I ran through the list of folk again. I expected the file to come up with
dragon
or
god
, but it didn't, and when I thought about it, I realized that someone big like that would make an enormous magical disturbance coming to talk to us. If Sybil didn't notice, the Merlin would. Realizing that made me feel almost hopeful, in a way. None of the three conspirators had the least idea that Grundo and I knew they were up to something, and we needed to keep them from knowing until we knew enough to stop them. The list ran through my head and stopped.
Little People
. It was obvious, really.

Grundo put the last piece of toast regretfully back in the toast rack. “Got it?”

“Yes,” I said. “Where do harebells grow?”

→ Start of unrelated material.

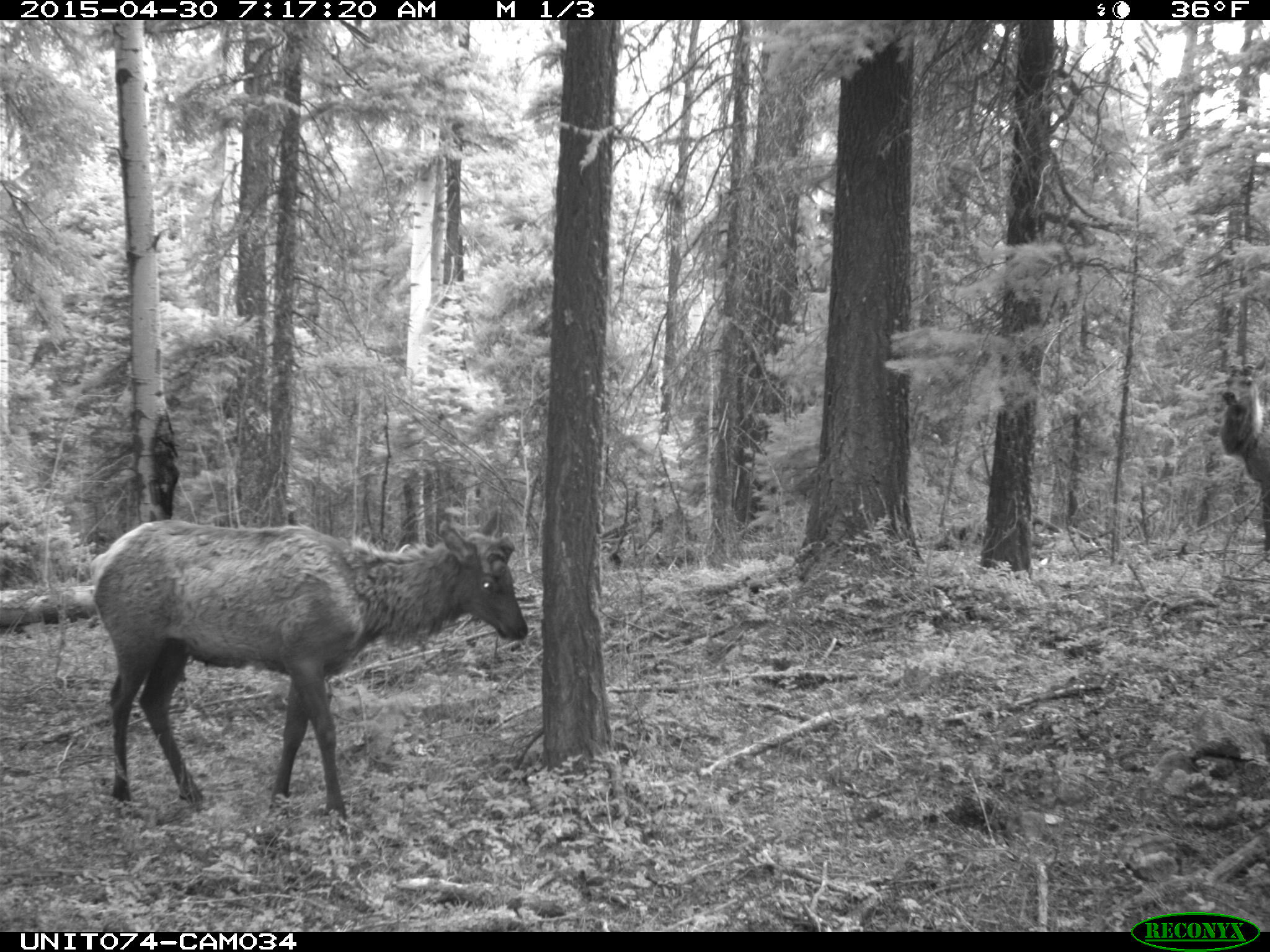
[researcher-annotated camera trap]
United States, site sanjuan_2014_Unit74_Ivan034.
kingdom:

“There were lots in that ruined village,” Grundo said, “but that's miles away. Wasn't there a sort of bank of them on that slope across the valley? I thought I saw some just before we saw your grandfather waiting for us.”

“Let's go and see!” I said, leaping up. I was so pleased that I rushed out to the kitchen with the teapot and a pile of plates. Olwen looked very surprised. “We'll be back for lunch,” I told her, and went racing off after Grundo, who was already trotting out along the way we had taken yesterday.

But things are never that easy. There were only a few harebells growing by the head of the valley, and I knew I needed thick drifts of them. It took us half the morning to find the right kind of sloping, sheltered hilltop where harebells grew in quantities. By that time we were well into the hills on the chapel side of the manse. But at last we found the place, a small, warm dip full of a great bank of fluttering, pale blue bells. We sat down on the sunny edge of them, and I carefully picked five of the harebells and wound their wiry stems among the fingers of my left hand in the correct pattern. Then I called out the correct words from the file, three times.

And waited.

Our shadows had moved on the hillside over the dry grass quite noticeably before anything happened. Grundo had stretched out on the turf and then gone to sleep by that time. This was hard on him, because when a section of the harebell-covered hillside shifted gently to one side, he woke up with a jump and then didn't dare move. I could see him staring sideways across the freckles on his nose all through the rest of what happened.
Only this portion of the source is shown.